SÃO PAULO, SP (FOLHAPRESS) - Após Donald Trump dizer que os Estados Unidos vão administrar a Venezuela e seus recursos "de forma segura, sólida e eficaz", o The American Petroleum Institute (Instituto Americano do Petróleo, em inglês) não demorou a se pronunciar.
A entidade afirmou acompanhar "de perto os acontecimentos, inclusive as potenciais implicações para o mercado global de energia".

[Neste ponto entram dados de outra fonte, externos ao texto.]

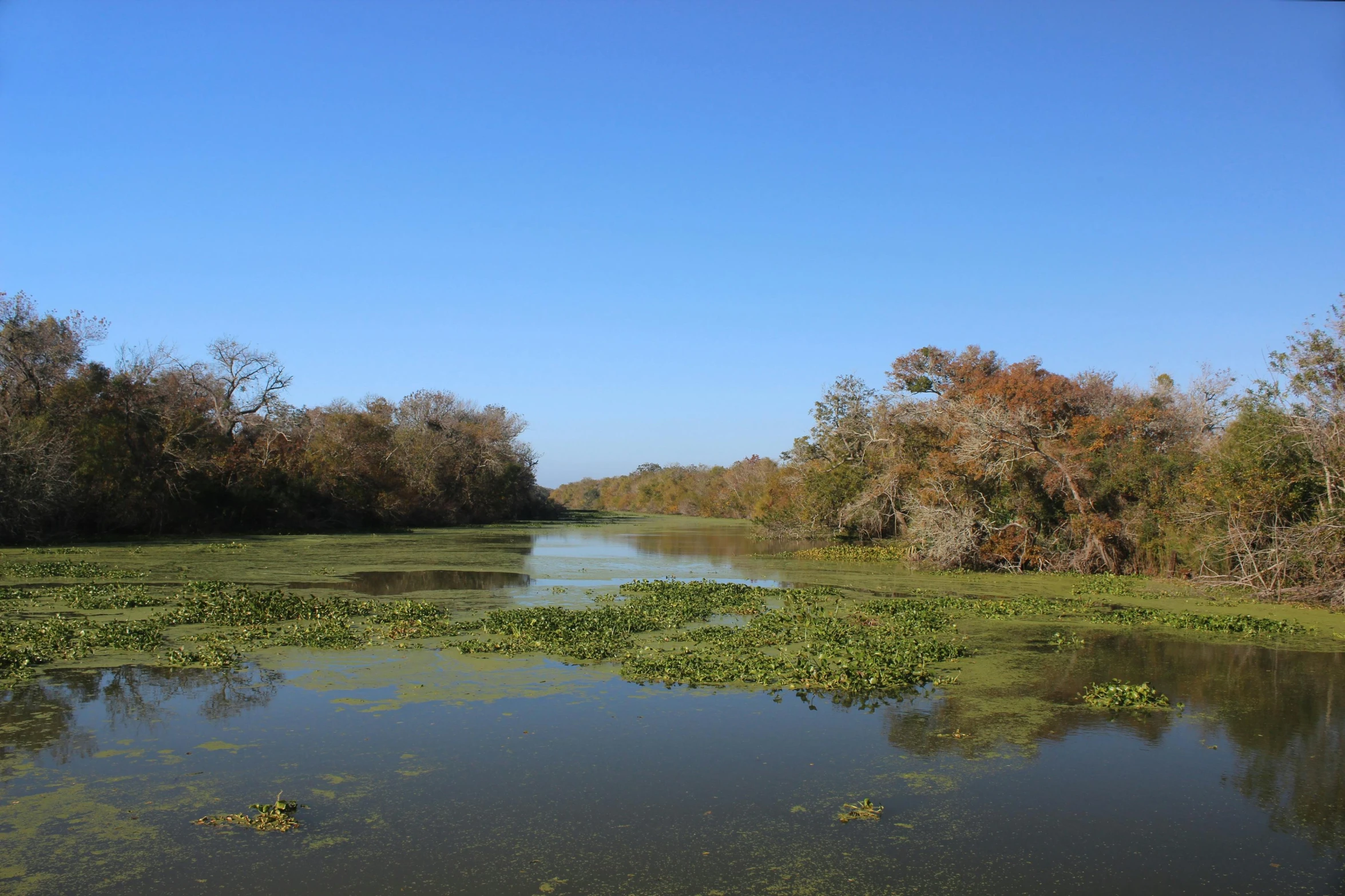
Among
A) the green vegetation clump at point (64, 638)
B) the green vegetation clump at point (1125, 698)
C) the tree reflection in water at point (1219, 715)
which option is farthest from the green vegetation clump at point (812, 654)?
the green vegetation clump at point (64, 638)

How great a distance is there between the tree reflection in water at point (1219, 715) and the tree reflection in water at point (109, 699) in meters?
6.55

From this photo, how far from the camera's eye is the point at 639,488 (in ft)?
304

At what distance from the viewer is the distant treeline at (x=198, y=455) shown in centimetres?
2539

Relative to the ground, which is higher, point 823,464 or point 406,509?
point 823,464

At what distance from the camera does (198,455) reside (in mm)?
31391

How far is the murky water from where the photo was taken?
17.7ft

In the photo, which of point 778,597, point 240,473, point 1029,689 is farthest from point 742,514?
point 1029,689

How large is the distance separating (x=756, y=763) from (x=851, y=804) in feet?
3.40

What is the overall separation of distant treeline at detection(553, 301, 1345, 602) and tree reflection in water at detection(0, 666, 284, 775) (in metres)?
16.5

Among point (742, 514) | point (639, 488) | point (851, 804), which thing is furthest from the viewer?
point (639, 488)

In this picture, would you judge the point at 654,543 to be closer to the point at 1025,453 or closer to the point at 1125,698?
the point at 1025,453

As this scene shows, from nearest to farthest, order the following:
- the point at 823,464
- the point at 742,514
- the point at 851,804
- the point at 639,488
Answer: the point at 851,804 < the point at 823,464 < the point at 742,514 < the point at 639,488

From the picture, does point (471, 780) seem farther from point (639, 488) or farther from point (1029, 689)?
point (639, 488)

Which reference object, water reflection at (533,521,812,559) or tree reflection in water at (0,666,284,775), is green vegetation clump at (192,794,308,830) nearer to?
tree reflection in water at (0,666,284,775)
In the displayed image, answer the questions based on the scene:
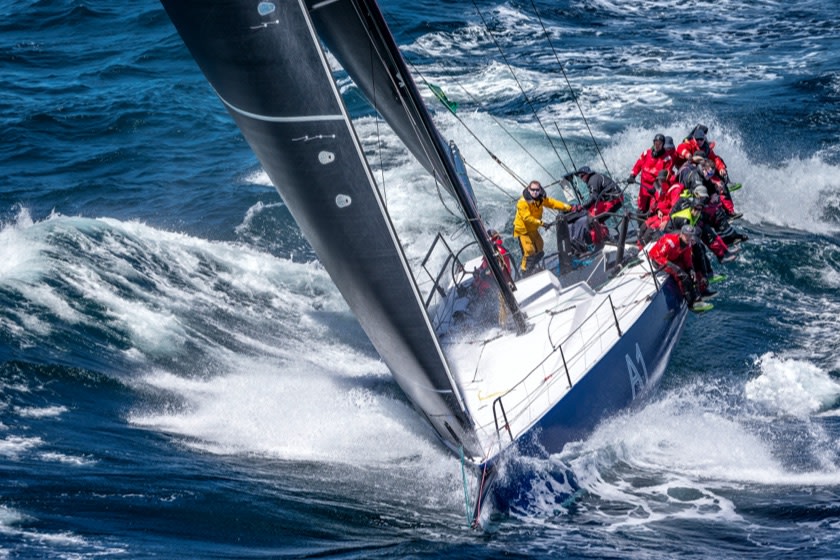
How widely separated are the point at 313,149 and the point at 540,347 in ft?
12.0

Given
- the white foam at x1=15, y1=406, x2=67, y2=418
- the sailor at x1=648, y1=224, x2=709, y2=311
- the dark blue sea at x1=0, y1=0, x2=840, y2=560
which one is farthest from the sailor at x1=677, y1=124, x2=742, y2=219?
the white foam at x1=15, y1=406, x2=67, y2=418

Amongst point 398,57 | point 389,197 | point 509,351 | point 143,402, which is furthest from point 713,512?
point 389,197

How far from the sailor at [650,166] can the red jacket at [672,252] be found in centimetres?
225

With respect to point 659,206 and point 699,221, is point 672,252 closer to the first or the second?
point 699,221

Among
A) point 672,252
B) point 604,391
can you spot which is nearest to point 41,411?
point 604,391

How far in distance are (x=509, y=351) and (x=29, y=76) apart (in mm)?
15664

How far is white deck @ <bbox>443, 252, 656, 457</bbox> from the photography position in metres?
9.48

O instituto é uma das pontas da ligação histórica da indústria com o Partido Republicano.
Na campanha presidencial de 2024, contribuiu com cerca de US$ 4 milhões (R$ 21,7 milhões) para grupos conservadores, apoiadores de Trump, e candidatos republicanos. Também fez parte do lobby na redação da Lei de Redução de Custos de Energia, para facilitar e acelerar licenciamentos para extração de petróleo e minerais críticos.
Antes da eleição, há dois anos, o atual presidente pediu a executivos de petróleo e gás que arrecadassem US$ 1 bilhão (R$ 5,4 bilhões) para a sua campanha. De acordo com a Yale Climate Connections, ligada à Universidade Yale, as companhias doaram, no total, US$ 220 milhões (R$ 1,2 bilhão).
Após a posse, Trump autorizou perfurações, eliminou regulamentações ambientais, cortou impostos e colocou empresários do setor em postos da administração pública.
Desde os pleitos na década de 1990, mais de dois terços das doações de companhias petrolíferas foram para candidatos republicanos. A partir de 2008, a indústria passou a gastar cerca de US$ 100 milhões (R$ 542 milhões) por ano para tentar influenciar políticas do governo.
Quando Trump chegou ao cargo pela primeira vez, em 2016, atendeu a pedidos do setor para reverter norma que o obrigava a tornar públicos quaisquer pagamentos superiores a US$ 100 mil (R$ 542 mil) a governos do exterior. O secretário de Estado era Rex Tillerson, ex-executivo da ExxonMobil.
No escândalo de Watergate, que derrubou a presidência do republicano Richard Nixon, em 1976, documentos mostraram que petrolíferas falsificaram dados ou utilizaram outras companhias para mandar dinheiro para paraísos fiscais, especialmente Bahamas.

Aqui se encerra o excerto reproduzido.